WRITTEN TASK:
Copy out the lines word for word, beginning with the line that contains "Using focal lengths" and continuing through the line that contains "How far is the", both included, and leave the pictures out of your answer.

INPUT FOR THIS TASK:
☆ ☆ ☆

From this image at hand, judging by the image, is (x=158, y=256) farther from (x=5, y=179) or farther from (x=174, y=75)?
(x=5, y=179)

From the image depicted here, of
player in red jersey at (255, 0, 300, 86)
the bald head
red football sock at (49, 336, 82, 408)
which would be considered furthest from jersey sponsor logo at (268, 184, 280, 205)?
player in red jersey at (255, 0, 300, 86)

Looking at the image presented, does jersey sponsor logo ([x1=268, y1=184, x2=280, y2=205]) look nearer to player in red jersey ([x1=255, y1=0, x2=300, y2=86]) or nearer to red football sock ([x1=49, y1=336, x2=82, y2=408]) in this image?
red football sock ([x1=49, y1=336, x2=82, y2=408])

☆ ☆ ☆

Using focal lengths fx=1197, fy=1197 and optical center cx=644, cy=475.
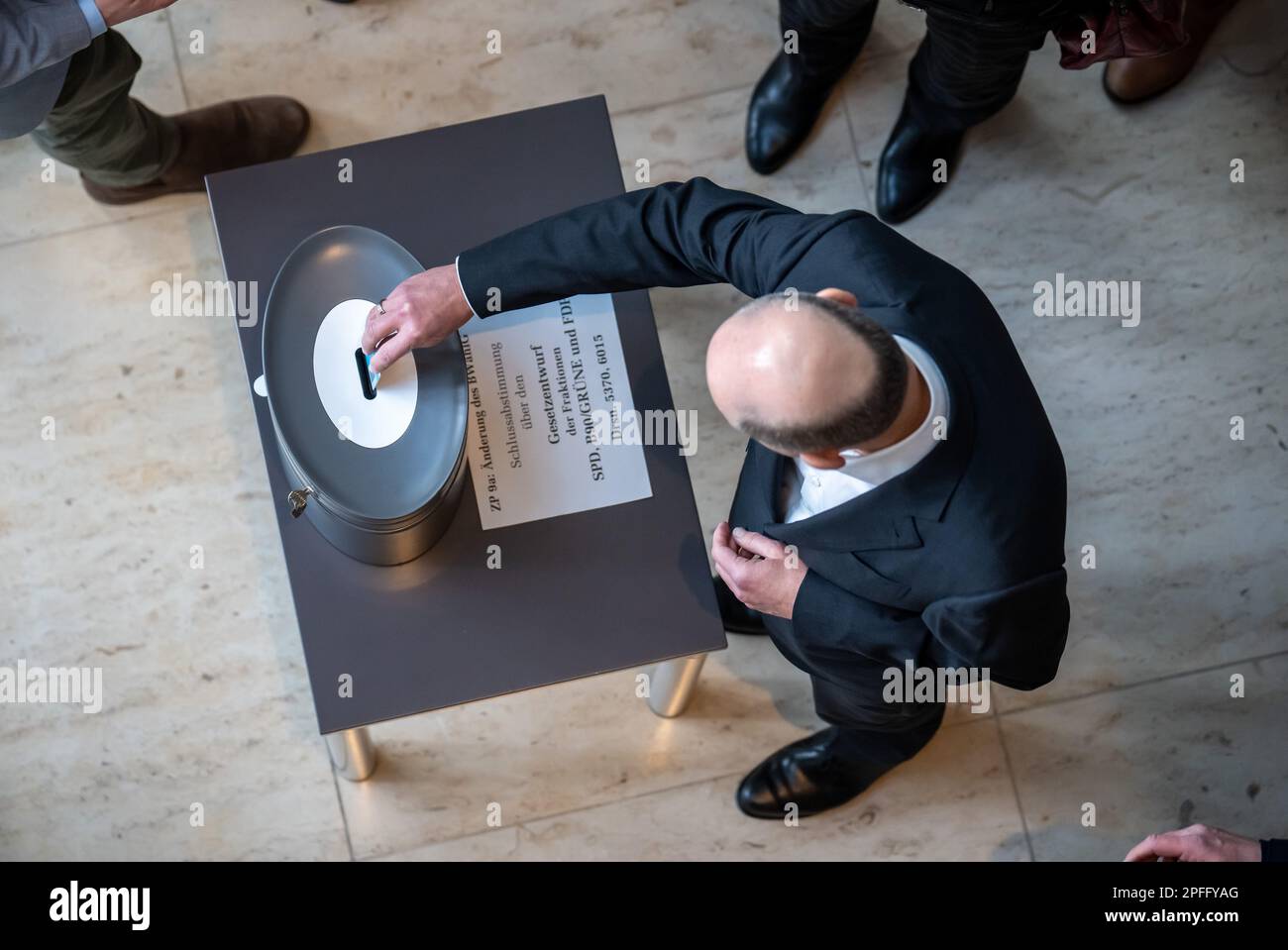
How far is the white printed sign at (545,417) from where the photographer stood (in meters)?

☆ ☆ ☆

ANSWER TO THIS EXERCISE:
Using focal lengths fx=1197, fy=1197 and optical center cx=644, cy=475.
How far is the white printed sign at (545,417) from where the photographer stood (in meters)?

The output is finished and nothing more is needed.